• Source passage:
§ §
Mic's Research Interests
This page is an informal description of my research interests, without
references. To access a list of my papers, most of which are
available online, please go here.
My general research area is the theory of computation. First I
present a little history of my interests, and then I list some open
problems. I welcome inquiries about the topics listed here.
History of Interests
I have had a wide variety of specific research interests, usually
influenced by the colleagues I could find.
- As a graduate student fishing around for problems, I wrote a nice
paper with David Peleg (long distance) on constructing near-optimal
broadcast graphs, based on generalized Fibonacci numbers. A remaining
open problem is to reduce the large constant factors, especially in
the bounded-degree case.
§ §
• Problem requirements: According to the research interests page, what were the near-optimal broadcast graphs in the graduate student paper based on?

• Collected material:
§ §
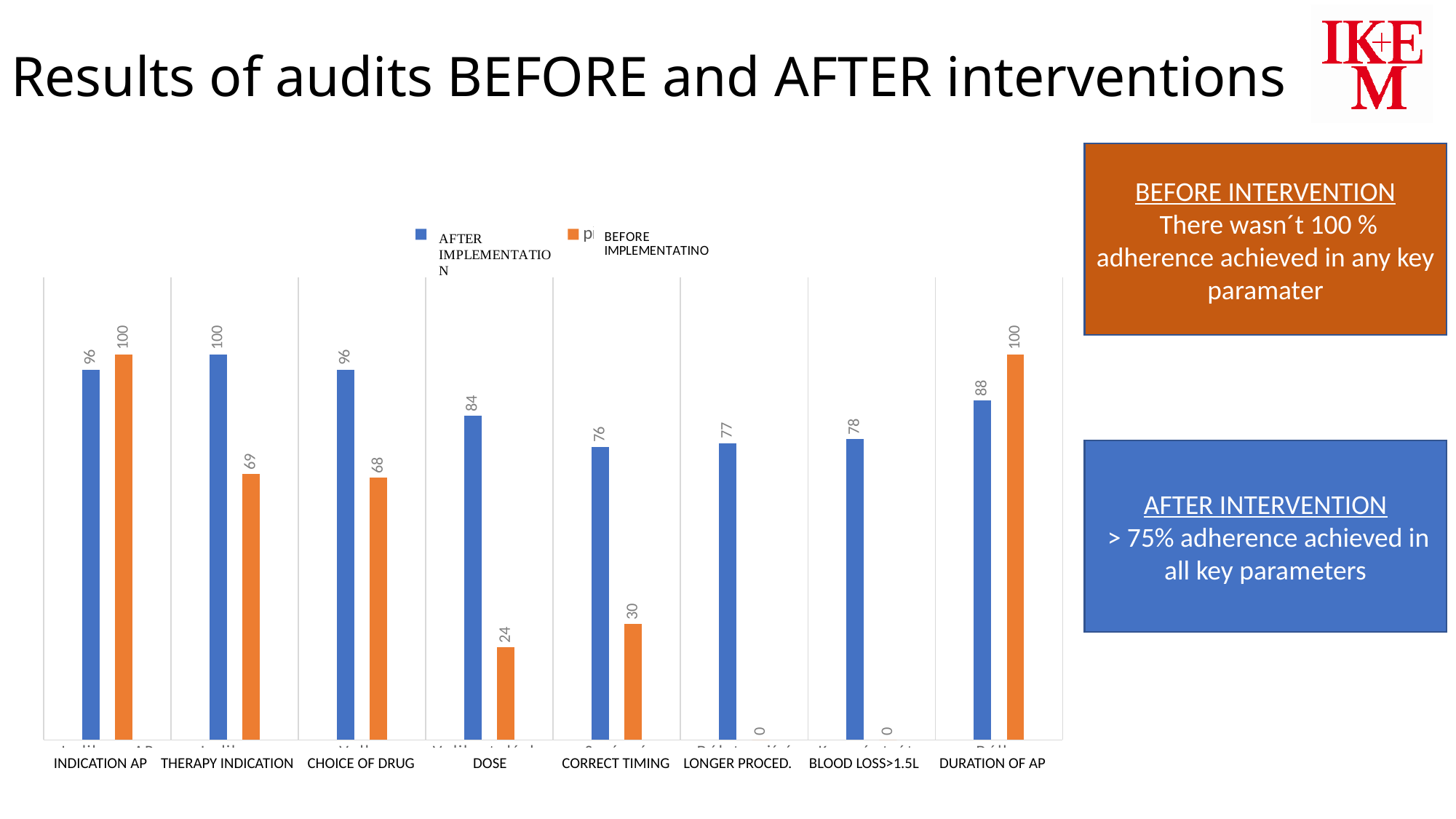
How many categories are shown on the x axis of the chart? 8 What kind of chart is shown on the slide? bar chart What is the value for DOSE in the AFTER IMPLEMENTATION series? 84 What is the value for CORRECT TIMING in the BEFORE IMPLEMENTATION series? 30 How many series does the chart legend list? 2 What is the difference between the AFTER IMPLEMENTATION and BEFORE IMPLEMENTATION values for DOSE? 60 Which category has the highest value in the AFTER IMPLEMENTATION series? THERAPY INDICATION Which category has the lowest value in the AFTER IMPLEMENTATION series? CORRECT TIMING What is the difference between the BEFORE IMPLEMENTATION and AFTER IMPLEMENTATION values for THERAPY INDICATION? 31 Which colour represents the BEFORE IMPLEMENTATION series in the chart? orange What is the value for BLOOD LOSS>1.5L in the BEFORE IMPLEMENTATION series? 0 For DURATION OF AP, which series has the larger value, AFTER IMPLEMENTATION or BEFORE IMPLEMENTATION? BEFORE IMPLEMENTATION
§ §
• Written answer: Generalized Fibonacci numbers.